Rewrite the listing below, changing each "furthest" to "farthest" and keeping all other text unchanged. Leave out the pictures.

### Material to process
-------

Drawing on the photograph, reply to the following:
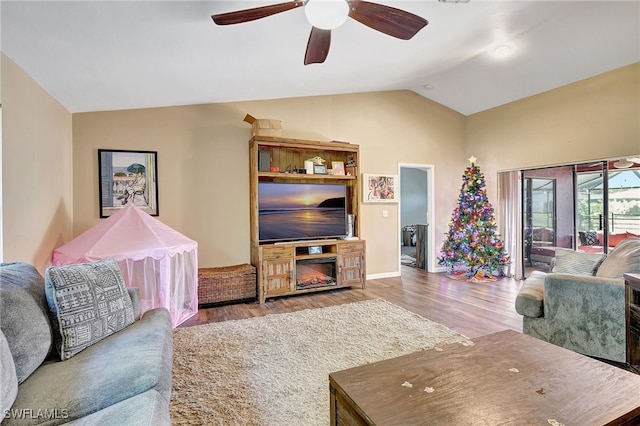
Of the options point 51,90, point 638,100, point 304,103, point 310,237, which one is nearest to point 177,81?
point 51,90

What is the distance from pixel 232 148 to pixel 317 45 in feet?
7.72

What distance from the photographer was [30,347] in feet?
4.72

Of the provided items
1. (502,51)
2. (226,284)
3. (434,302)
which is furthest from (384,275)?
(502,51)

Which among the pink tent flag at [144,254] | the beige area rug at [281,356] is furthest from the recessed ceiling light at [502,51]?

-------

### Written response
Drawing on the photograph, reply to the following:
Of the options point 51,90, point 638,100, point 304,103, point 310,237, which one is nearest to point 177,81?
point 51,90

What is the distance from pixel 232 148 to pixel 317 45 in feet?
7.72

What distance from the photographer was [30,347] in feet?
4.72

Of the provided items
1. (502,51)
2. (226,284)
3. (434,302)
which is farthest from (384,275)?
(502,51)

Which among the pink tent flag at [144,254] | the beige area rug at [281,356] is farthest from the recessed ceiling light at [502,51]?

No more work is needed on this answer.